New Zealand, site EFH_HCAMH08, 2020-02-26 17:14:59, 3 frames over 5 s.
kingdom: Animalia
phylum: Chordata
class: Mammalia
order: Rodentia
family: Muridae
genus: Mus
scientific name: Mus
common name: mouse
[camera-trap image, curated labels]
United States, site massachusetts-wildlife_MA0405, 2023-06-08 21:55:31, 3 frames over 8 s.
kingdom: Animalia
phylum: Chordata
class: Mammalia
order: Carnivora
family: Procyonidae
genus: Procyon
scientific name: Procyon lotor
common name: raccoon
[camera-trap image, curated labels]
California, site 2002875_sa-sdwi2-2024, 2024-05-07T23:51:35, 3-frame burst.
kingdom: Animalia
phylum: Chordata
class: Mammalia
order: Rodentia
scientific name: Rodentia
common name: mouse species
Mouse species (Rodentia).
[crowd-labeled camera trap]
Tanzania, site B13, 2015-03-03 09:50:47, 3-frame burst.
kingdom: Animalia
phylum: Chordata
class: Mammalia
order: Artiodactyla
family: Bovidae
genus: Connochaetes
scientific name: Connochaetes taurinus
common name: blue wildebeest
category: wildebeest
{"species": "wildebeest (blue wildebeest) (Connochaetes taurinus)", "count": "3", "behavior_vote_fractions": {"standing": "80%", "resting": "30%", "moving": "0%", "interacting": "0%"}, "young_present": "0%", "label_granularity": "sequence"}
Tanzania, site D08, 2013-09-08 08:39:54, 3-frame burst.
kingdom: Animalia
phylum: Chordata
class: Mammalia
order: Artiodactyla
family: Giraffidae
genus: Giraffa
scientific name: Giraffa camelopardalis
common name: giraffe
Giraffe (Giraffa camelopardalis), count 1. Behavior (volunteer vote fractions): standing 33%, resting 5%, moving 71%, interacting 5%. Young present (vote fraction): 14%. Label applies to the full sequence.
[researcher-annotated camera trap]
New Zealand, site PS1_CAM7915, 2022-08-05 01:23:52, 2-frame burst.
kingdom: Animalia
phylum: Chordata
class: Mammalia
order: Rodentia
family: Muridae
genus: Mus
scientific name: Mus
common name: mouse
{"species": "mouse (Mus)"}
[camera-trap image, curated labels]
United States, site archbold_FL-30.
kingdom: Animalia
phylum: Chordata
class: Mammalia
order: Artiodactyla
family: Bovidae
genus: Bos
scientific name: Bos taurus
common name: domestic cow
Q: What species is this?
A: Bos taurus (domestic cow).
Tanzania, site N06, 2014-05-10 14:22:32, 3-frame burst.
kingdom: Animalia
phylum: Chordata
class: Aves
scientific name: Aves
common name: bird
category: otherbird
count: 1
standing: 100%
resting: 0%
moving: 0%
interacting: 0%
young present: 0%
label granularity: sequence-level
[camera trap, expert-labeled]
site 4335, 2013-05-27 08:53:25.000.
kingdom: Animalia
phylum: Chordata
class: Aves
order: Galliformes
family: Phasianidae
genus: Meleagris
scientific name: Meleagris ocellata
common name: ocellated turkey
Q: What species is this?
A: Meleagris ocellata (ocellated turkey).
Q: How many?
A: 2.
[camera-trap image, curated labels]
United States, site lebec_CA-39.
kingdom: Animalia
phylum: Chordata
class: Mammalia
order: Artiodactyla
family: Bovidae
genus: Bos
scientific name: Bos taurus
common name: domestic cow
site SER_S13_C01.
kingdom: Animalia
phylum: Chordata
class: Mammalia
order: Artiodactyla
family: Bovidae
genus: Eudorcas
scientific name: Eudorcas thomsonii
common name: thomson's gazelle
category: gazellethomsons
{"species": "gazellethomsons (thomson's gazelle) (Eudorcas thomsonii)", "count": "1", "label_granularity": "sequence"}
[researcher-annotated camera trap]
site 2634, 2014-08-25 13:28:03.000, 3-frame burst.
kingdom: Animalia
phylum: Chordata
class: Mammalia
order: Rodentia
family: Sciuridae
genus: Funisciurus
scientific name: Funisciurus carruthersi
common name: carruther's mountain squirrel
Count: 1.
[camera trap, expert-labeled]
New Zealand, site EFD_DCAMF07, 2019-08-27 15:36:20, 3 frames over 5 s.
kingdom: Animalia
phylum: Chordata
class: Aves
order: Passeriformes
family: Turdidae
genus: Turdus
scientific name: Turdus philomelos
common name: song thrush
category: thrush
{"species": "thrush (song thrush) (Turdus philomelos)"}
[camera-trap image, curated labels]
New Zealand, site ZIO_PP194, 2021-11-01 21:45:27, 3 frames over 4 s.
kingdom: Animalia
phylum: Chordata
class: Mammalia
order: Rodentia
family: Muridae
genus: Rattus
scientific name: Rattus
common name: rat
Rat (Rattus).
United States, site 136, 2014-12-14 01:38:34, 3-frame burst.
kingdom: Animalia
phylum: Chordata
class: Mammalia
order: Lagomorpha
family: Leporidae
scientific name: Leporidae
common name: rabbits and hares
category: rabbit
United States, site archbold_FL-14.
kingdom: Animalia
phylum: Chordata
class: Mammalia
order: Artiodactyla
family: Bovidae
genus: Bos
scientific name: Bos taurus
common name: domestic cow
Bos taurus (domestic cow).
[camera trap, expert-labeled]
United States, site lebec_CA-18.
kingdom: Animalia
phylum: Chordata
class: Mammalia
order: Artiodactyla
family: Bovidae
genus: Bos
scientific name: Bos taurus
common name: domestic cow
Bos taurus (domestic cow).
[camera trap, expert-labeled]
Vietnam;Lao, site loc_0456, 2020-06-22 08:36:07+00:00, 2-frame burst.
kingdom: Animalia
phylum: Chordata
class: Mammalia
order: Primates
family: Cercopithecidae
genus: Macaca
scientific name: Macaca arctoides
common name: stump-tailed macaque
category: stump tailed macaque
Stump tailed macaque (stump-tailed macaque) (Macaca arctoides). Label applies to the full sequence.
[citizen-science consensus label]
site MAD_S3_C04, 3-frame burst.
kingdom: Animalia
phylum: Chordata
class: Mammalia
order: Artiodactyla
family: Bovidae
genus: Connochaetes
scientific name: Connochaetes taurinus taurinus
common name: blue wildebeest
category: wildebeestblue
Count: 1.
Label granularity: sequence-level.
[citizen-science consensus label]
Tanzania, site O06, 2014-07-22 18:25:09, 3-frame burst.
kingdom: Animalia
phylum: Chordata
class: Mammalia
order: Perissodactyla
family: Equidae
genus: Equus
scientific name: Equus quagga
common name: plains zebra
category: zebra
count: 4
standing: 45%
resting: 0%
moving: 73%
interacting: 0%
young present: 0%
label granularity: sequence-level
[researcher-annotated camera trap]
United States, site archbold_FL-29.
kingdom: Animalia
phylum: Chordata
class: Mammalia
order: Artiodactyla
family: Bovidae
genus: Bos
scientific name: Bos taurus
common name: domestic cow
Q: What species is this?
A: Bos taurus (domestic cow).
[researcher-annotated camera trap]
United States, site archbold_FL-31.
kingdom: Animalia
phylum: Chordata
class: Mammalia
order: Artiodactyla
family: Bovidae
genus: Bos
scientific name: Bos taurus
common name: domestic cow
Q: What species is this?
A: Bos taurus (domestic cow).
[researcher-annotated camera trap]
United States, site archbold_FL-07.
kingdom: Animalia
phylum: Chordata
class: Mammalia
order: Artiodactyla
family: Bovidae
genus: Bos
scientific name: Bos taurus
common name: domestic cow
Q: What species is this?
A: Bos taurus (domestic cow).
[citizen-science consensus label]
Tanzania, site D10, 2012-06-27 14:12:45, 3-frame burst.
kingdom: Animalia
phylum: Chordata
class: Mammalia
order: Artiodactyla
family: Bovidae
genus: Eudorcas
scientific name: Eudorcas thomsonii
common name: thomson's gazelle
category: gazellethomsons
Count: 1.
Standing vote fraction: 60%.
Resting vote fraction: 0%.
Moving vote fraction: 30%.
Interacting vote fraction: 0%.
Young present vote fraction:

******

• **EXERCISE AIM**
An exact reproduction of the data is required. Leave nothing out.

• **WRITTEN SOLUTION**
New Zealand, site EFH_HCAMH08, 2020-02-26 17:14:59, 3 frames over 5 s.
kingdom: Animalia
phylum: Chordata
class: Mammalia
order: Rodentia
family: Muridae
genus: Mus
scientific name: Mus
common name: mouse
[camera-trap image, curated labels]
United States, site massachusetts-wildlife_MA0405, 2023-06-08 21:55:31, 3 frames over 8 s.
kingdom: Animalia
phylum: Chordata
class: Mammalia
order: Carnivora
family: Procyonidae
genus: Procyon
scientific name: Procyon lotor
common name: raccoon
[camera-trap image, curated labels]
California, site 2002875_sa-sdwi2-2024, 2024-05-07T23:51:35, 3-frame burst.
kingdom: Animalia
phylum: Chordata
class: Mammalia
order: Rodentia
scientific name: Rodentia
common name: mouse species
Mouse species (Rodentia).
[crowd-labeled camera trap]
Tanzania, site B13, 2015-03-03 09:50:47, 3-frame burst.
kingdom: Animalia
phylum: Chordata
class: Mammalia
order: Artiodactyla
family: Bovidae
genus: Connochaetes
scientific name: Connochaetes taurinus
common name: blue wildebeest
category: wildebeest
{"species": "wildebeest (blue wildebeest) (Connochaetes taurinus)", "count": "3", "behavior_vote_fractions": {"standing": "80%", "resting": "30%", "moving": "0%", "interacting": "0%"}, "young_present": "0%", "label_granularity": "sequence"}
Tanzania, site D08, 2013-09-08 08:39:54, 3-frame burst.
kingdom: Animalia
phylum: Chordata
class: Mammalia
order: Artiodactyla
family: Giraffidae
genus: Giraffa
scientific name: Giraffa camelopardalis
common name: giraffe
Giraffe (Giraffa camelopardalis), count 1. Behavior (volunteer vote fractions): standing 33%, resting 5%, moving 71%, interacting 5%. Young present (vote fraction): 14%. Label applies to the full sequence.
[researcher-annotated camera trap]
New Zealand, site PS1_CAM7915, 2022-08-05 01:23:52, 2-frame burst.
kingdom: Animalia
phylum: Chordata
class: Mammalia
order: Rodentia
family: Muridae
genus: Mus
scientific name: Mus
common name: mouse
{"species": "mouse (Mus)"}
[camera-trap image, curated labels]
United States, site archbold_FL-30.
kingdom: Animalia
phylum: Chordata
class: Mammalia
order: Artiodactyla
family: Bovidae
genus: Bos
scientific name: Bos taurus
common name: domestic cow
Q: What species is this?
A: Bos taurus (domestic cow).
Tanzania, site N06, 2014-05-10 14:22:32, 3-frame burst.
kingdom: Animalia
phylum: Chordata
class: Aves
scientific name: Aves
common name: bird
category: otherbird
count: 1
standing: 100%
resting: 0%
moving: 0%
interacting: 0%
young present: 0%
label granularity: sequence-level
[camera trap, expert-labeled]
site 4335, 2013-05-27 08:53:25.000.
kingdom: Animalia
phylum: Chordata
class: Aves
order: Galliformes
family: Phasianidae
genus: Meleagris
scientific name: Meleagris ocellata
common name: ocellated turkey
Q: What species is this?
A: Meleagris ocellata (ocellated turkey).
Q: How many?
A: 2.
[camera-trap image, curated labels]
United States, site lebec_CA-39.
kingdom: Animalia
phylum: Chordata
class: Mammalia
order: Artiodactyla
family: Bovidae
genus: Bos
scientific name: Bos taurus
common name: domestic cow
site SER_S13_C01.
kingdom: Animalia
phylum: Chordata
class: Mammalia
order: Artiodactyla
family: Bovidae
genus: Eudorcas
scientific name: Eudorcas thomsonii
common name: thomson's gazelle
category: gazellethomsons
{"species": "gazellethomsons (thomson's gazelle) (Eudorcas thomsonii)", "count": "1", "label_granularity": "sequence"}
[researcher-annotated camera trap]
site 2634, 2014-08-25 13:28:03.000, 3-frame burst.
kingdom: Animalia
phylum: Chordata
class: Mammalia
order: Rodentia
family: Sciuridae
genus: Funisciurus
scientific name: Funisciurus carruthersi
common name: carruther's mountain squirrel
Count: 1.
[camera trap, expert-labeled]
New Zealand, site EFD_DCAMF07, 2019-08-27 15:36:20, 3 frames over 5 s.
kingdom: Animalia
phylum: Chordata
class: Aves
order: Passeriformes
family: Turdidae
genus: Turdus
scientific name: Turdus philomelos
common name: song thrush
category: thrush
{"species": "thrush (song thrush) (Turdus philomelos)"}
[camera-trap image, curated labels]
New Zealand, site ZIO_PP194, 2021-11-01 21:45:27, 3 frames over 4 s.
kingdom: Animalia
phylum: Chordata
class: Mammalia
order: Rodentia
family: Muridae
genus: Rattus
scientific name: Rattus
common name: rat
Rat (Rattus).
United States, site 136, 2014-12-14 01:38:34, 3-frame burst.
kingdom: Animalia
phylum: Chordata
class: Mammalia
order: Lagomorpha
family: Leporidae
scientific name: Leporidae
common name: rabbits and hares
category: rabbit
United States, site archbold_FL-14.
kingdom: Animalia
phylum: Chordata
class: Mammalia
order: Artiodactyla
family: Bovidae
genus: Bos
scientific name: Bos taurus
common name: domestic cow
Bos taurus (domestic cow).
[camera trap, expert-labeled]
United States, site lebec_CA-18.
kingdom: Animalia
phylum: Chordata
class: Mammalia
order: Artiodactyla
family: Bovidae
genus: Bos
scientific name: Bos taurus
common name: domestic cow
Bos taurus (domestic cow).
[camera trap, expert-labeled]
Vietnam;Lao, site loc_0456, 2020-06-22 08:36:07+00:00, 2-frame burst.
kingdom: Animalia
phylum: Chordata
class: Mammalia
order: Primates
family: Cercopithecidae
genus: Macaca
scientific name: Macaca arctoides
common name: stump-tailed macaque
category: stump tailed macaque
Stump tailed macaque (stump-tailed macaque) (Macaca arctoides). Label applies to the full sequence.
[citizen-science consensus label]
site MAD_S3_C04, 3-frame burst.
kingdom: Animalia
phylum: Chordata
class: Mammalia
order: Artiodactyla
family: Bovidae
genus: Connochaetes
scientific name: Connochaetes taurinus taurinus
common name: blue wildebeest
category: wildebeestblue
Count: 1.
Label granularity: sequence-level.
[citizen-science consensus label]
Tanzania, site O06, 2014-07-22 18:25:09, 3-frame burst.
kingdom: Animalia
phylum: Chordata
class: Mammalia
order: Perissodactyla
family: Equidae
genus: Equus
scientific name: Equus quagga
common name: plains zebra
category: zebra
count: 4
standing: 45%
resting: 0%
moving: 73%
interacting: 0%
young present: 0%
label granularity: sequence-level
[researcher-annotated camera trap]
United States, site archbold_FL-29.
kingdom: Animalia
phylum: Chordata
class: Mammalia
order: Artiodactyla
family: Bovidae
genus: Bos
scientific name: Bos taurus
common name: domestic cow
Q: What species is this?
A: Bos taurus (domestic cow).
[researcher-annotated camera trap]
United States, site archbold_FL-31.
kingdom: Animalia
phylum: Chordata
class: Mammalia
order: Artiodactyla
family: Bovidae
genus: Bos
scientific name: Bos taurus
common name: domestic cow
Q: What species is this?
A: Bos taurus (domestic cow).
[researcher-annotated camera trap]
United States, site archbold_FL-07.
kingdom: Animalia
phylum: Chordata
class: Mammalia
order: Artiodactyla
family: Bovidae
genus: Bos
scientific name: Bos taurus
common name: domestic cow
Q: What species is this?
A: Bos taurus (domestic cow).
[citizen-science consensus label]
Tanzania, site D10, 2012-06-27 14:12:45, 3-frame burst.
kingdom: Animalia
phylum: Chordata
class: Mammalia
order: Artiodactyla
family: Bovidae
genus: Eudorcas
scientific name: Eudorcas thomsonii
common name: thomson's gazelle
category: gazellethomsons
Count: 1.
Standing vote fraction: 60%.
Resting vote fraction: 0%.
Moving vote fraction: 30%.
Interacting vote fraction: 0%.
Young present vote fraction:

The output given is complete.